Wiesel reminds us to "love thy neighbor as thyself." In Foxman's words, Wiesel's teachings also underscore the importance of our "11th Commandment - never again." Never again shall we be silent in the face of hatred, bigotry, oppression, whether those noxious fumes be visited upon the Jewish people or any member of the human family.

Little wonder Wiesel would lend his name and support to the ADL. Wiesel is fond of citing a beautiful story in the Talmud about Rabbi Ishmael, one of 10 martyrs of the faith in Roman times. When Ishmael was led to his death, a heavenly voice was heard, saying, "Ishmael, Ishmael, should you shed one tear, I shall return the universe to primary chaos." According to the Midrash, Rabbi Ishmael was a gentleman and did not cry.

He didn't cry because he was a martyr and because he obeyed. But he also didn't cry because he wanted to teach us a lesson in Judaism. Rabbi Ishmael taught: "Yes, I could destroy the world, and the world deserves to be destroyed. But to be a Jew is to have all the reasons in the world to destroy and not to destroy." According to Wiesel, "(to) be a Jew is to have all the reasons in the world to hate the Germans and not to hate them. To be a Jew is to have all the reasons in the world to mistrust the church and not to hate it. To be a Jew is to have all the reasons in the world not to have faith in language, in singing, in prayers, and in God, but to go on telling the tale, to go on carrying on the dialogue, and to have my own silent prayers and quarrels with God." Like Rabbi Ishmael and Elie Wiesel, the ADL has all the reasons in the world to hate, and yet - as Barbara Balser, the ADL's National chairwoman, has written - it advocates "compassion and education (to) bridge the divide of hatred and hostility."

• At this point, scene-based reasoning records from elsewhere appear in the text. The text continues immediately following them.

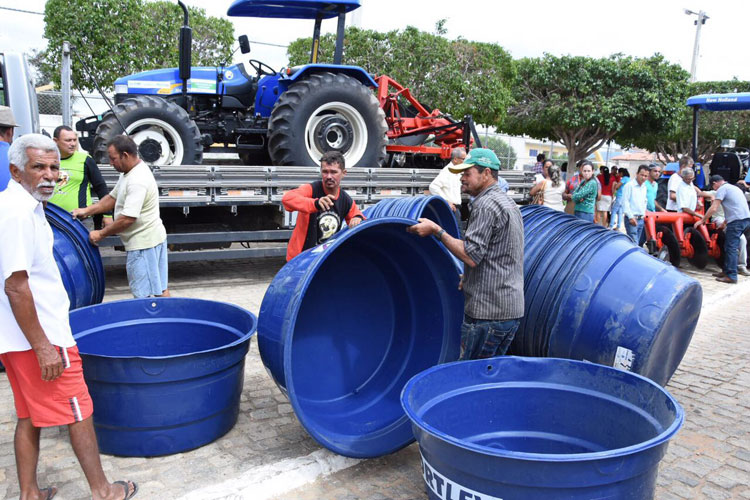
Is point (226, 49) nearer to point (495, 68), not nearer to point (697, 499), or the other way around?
point (495, 68)

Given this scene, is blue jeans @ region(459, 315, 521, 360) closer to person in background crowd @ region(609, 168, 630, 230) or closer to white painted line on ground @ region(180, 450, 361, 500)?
white painted line on ground @ region(180, 450, 361, 500)

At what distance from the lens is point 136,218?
16.0 feet

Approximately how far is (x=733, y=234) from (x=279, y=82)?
24.2 ft

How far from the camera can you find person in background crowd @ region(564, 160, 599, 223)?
9453 millimetres

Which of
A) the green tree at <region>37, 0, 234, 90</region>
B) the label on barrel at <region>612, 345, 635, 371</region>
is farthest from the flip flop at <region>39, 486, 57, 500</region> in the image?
the green tree at <region>37, 0, 234, 90</region>

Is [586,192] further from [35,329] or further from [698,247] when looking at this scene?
[35,329]

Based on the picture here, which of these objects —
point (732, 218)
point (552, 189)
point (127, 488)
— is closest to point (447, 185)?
point (552, 189)

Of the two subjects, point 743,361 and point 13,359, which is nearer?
point 13,359

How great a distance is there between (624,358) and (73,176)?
482 cm

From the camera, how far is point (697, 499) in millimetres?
3383

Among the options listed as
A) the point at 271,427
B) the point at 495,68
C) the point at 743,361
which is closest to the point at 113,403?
the point at 271,427

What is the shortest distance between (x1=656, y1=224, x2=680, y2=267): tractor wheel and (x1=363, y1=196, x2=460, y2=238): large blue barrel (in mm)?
5182

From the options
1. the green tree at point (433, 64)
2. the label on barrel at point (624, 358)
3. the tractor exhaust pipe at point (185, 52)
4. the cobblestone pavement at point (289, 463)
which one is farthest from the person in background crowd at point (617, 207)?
the green tree at point (433, 64)

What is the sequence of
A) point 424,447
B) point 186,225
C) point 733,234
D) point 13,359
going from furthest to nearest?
point 733,234 < point 186,225 < point 13,359 < point 424,447
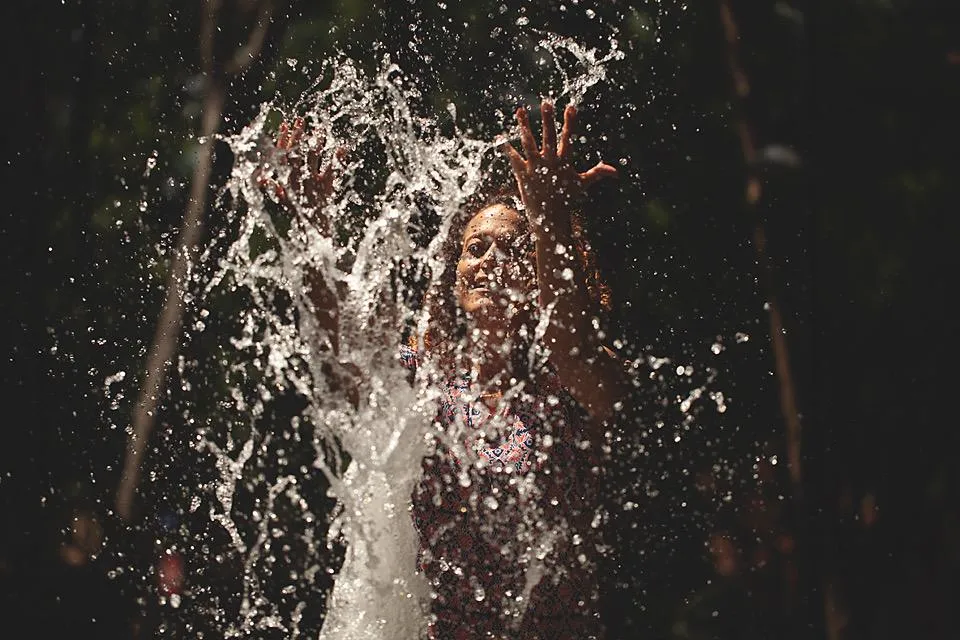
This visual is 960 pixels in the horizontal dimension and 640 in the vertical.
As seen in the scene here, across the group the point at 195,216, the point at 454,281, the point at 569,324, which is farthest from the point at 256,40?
the point at 569,324

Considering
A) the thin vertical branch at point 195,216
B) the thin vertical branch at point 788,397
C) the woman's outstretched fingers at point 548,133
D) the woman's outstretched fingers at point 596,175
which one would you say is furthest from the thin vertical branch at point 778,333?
the thin vertical branch at point 195,216

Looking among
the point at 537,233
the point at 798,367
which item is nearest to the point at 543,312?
the point at 537,233

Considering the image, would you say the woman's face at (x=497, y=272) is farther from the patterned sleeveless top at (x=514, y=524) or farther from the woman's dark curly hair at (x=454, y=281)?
the patterned sleeveless top at (x=514, y=524)

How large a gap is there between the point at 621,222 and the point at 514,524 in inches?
132

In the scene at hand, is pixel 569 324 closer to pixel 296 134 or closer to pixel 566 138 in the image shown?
pixel 566 138

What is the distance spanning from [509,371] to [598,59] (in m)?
3.25

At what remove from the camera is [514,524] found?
2.28 m

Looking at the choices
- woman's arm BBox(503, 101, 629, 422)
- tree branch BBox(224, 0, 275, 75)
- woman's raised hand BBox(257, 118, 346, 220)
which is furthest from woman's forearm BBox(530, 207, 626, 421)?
tree branch BBox(224, 0, 275, 75)

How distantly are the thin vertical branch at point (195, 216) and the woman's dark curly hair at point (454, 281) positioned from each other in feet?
7.23

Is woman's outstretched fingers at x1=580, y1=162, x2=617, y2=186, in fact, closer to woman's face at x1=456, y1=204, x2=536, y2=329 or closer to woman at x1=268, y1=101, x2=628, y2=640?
woman at x1=268, y1=101, x2=628, y2=640

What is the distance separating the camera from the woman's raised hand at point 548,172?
2.27m

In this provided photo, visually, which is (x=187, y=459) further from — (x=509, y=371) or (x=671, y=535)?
(x=509, y=371)

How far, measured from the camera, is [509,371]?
2.39m

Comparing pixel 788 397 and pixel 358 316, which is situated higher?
pixel 358 316
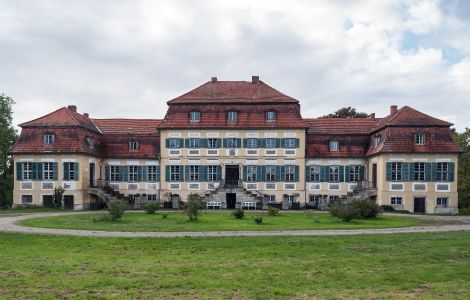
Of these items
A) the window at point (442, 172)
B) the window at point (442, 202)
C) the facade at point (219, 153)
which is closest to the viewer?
the window at point (442, 202)

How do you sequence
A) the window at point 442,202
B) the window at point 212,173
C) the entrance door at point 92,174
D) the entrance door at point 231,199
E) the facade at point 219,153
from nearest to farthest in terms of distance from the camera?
the window at point 442,202 < the facade at point 219,153 < the entrance door at point 231,199 < the entrance door at point 92,174 < the window at point 212,173

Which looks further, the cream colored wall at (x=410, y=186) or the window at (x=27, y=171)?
the window at (x=27, y=171)

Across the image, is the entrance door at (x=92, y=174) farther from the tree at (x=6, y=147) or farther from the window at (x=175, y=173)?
the tree at (x=6, y=147)

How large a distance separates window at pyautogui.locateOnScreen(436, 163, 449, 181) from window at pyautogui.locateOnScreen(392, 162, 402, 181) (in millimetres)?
3236

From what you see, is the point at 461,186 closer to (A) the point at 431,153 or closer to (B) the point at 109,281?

When I first shook Elie Wiesel's hand, at the reception before these festivities began, I was struck by its gentle softness. No callouses, no cuts. This, the hand that survived Auschwitz and Buchenwald to bear witness.

How odd, that I should expect to feel his wounds.

And yet, when I last shook Elie Wiesel's hand, at the end of the evening, as my son and I bid him farewell, I was struck by the strength and intensity of his grip. His handshake at 75 was like no other. Resolute, life-affirming. It was as if 4,000 years of spiritual strength had been summoned in one bare hand - and passed on to another, if only for a moment.

David J. Bodney is a partner at the law firm of Steptoe & Johnson LLP and vice chairman of the ADL's Arizona Region.